Il progetto è condotto dall’Australian National University, con dei ricercatori determinatissimi a trovare un sostituto al costosissimo gas xeno, utilizzato per alimentare i propulsori. E pare che l’urina umana abbia tutte le caratteristiche per garantire a lungo l’autonomia di satelliti e shuttle. Sì, non è uno scherzo: in futuro basterà un po’ di pipì per assicurare all’uomo la possibilità di esplorare in lungo e in largo l’universo alla ricerca di nuove galassie. Non sarà propriamente elegante come l’immagine malinconica dello spazio che il Major Tom di David Bowie ha rimandato al mondo, ma sicuramente si tratterà di una missione pulita e eco-compatibile.

Dal punto di vista tecnico, gli scienziati dell’ANU stanno costruendo un cosiddetto “Helicon Double Layer Plasma Thruster (HDLT)“, uno speciale propulsore al plasma che non ha bisogno di bruciare combustibili per creare energia.

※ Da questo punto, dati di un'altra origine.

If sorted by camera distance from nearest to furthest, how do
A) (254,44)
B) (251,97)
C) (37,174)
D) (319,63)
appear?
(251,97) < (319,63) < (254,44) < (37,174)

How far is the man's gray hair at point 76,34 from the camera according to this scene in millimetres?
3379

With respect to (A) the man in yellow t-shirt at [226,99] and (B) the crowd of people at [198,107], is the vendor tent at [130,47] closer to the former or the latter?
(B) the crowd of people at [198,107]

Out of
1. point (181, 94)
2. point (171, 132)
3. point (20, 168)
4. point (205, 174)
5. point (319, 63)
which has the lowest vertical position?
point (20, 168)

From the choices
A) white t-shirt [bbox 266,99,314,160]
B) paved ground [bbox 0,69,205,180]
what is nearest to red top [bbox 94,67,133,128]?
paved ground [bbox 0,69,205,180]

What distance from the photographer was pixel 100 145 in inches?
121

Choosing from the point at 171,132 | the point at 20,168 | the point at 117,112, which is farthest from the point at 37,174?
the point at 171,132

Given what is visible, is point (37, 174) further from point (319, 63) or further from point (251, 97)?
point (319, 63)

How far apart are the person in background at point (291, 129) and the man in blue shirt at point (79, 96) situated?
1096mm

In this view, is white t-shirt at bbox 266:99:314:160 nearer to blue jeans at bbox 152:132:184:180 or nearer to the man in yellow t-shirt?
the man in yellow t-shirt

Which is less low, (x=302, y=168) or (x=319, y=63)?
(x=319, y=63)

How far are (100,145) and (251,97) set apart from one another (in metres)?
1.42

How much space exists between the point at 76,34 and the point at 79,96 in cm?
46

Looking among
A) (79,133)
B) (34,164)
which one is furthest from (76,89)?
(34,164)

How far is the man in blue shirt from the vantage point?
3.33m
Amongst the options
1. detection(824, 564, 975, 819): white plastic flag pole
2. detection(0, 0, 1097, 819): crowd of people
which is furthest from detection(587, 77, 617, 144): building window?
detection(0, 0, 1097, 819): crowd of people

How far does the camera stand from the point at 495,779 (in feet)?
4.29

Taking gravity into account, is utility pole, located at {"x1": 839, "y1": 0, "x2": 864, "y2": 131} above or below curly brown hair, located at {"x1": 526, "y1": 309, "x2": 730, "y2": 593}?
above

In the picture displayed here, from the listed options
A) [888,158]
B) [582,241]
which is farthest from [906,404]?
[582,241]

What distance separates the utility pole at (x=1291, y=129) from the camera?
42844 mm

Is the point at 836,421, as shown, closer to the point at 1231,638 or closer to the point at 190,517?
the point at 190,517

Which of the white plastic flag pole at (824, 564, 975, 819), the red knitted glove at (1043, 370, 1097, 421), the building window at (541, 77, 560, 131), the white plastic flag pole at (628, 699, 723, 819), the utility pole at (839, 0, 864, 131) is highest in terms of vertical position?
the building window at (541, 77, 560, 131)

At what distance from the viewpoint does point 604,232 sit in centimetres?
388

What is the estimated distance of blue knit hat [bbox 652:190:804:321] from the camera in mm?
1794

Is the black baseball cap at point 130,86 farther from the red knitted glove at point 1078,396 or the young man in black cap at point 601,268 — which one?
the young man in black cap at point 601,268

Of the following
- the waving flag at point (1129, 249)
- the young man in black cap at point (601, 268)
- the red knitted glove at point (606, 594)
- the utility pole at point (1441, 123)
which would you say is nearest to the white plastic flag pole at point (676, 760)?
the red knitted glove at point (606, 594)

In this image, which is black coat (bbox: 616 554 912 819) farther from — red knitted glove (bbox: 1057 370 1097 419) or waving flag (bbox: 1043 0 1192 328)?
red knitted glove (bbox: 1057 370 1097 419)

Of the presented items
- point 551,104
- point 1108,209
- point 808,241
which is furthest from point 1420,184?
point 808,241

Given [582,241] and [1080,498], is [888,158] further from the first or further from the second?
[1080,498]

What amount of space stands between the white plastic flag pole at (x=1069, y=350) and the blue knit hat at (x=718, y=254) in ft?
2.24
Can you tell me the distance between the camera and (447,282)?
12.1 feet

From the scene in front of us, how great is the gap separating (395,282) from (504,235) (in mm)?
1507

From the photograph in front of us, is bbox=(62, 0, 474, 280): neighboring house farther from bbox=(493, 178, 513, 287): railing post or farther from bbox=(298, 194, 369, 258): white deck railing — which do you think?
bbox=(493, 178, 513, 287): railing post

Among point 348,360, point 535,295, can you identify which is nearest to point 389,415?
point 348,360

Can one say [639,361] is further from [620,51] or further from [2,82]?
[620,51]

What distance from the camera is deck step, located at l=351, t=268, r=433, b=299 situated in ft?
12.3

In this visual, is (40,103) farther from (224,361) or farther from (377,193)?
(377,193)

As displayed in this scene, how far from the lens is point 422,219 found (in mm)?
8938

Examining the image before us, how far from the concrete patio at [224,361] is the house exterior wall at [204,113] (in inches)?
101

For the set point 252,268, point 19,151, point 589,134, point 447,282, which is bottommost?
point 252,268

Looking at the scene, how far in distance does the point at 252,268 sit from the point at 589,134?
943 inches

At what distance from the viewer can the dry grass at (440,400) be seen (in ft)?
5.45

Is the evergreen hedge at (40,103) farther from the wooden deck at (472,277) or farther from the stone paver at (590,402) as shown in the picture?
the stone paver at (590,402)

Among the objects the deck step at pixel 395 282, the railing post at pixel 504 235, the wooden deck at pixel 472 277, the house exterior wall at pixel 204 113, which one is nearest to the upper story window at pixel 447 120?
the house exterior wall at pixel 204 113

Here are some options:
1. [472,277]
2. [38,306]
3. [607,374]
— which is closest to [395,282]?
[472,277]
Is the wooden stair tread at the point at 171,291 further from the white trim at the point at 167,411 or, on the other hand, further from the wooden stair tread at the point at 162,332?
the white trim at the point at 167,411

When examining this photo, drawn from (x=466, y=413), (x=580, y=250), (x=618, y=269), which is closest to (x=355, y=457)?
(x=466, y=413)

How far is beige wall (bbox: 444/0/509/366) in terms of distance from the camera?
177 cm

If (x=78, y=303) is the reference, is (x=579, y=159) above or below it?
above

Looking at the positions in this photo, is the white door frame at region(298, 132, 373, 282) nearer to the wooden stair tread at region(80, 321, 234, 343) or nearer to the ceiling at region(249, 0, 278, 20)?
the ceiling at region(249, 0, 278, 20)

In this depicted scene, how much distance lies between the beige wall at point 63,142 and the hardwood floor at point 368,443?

Il sistema utilizza particolari onde radio per eccitare un gas fino a trasformarlo in plasma, per poi generare energia grazie a uno speciale campo magnetico.

Proprio per la sua capacità di non bruciare in senso letterale i carburanti, l’HDLT si può avvalere di una lunga varietà di “iniziatori” del plasma, tra cui appunto l’urina. E le quantità necessarie sarebbero davvero esigue, perché il loro utilizzo è necessario solo per innescare la reazione e mantenere in essere il campo elettrico generato. Rod Boswell, membro dello Space Plasma Power and Propulsion Laboratory, ha così commentato il progetto:

Possiamo utilizzare qualsiasi tipo di propellente, inclusa la pipì. Alla Stazione Spaziale Internazionale esiste già un sistema che estrae acqua dall’urina.

A quanto pare ciò che sulla Terra si considera uno scarto maleodorante nell’oscurità dello spazio diventa una preziosissima risorsa da non sprecare.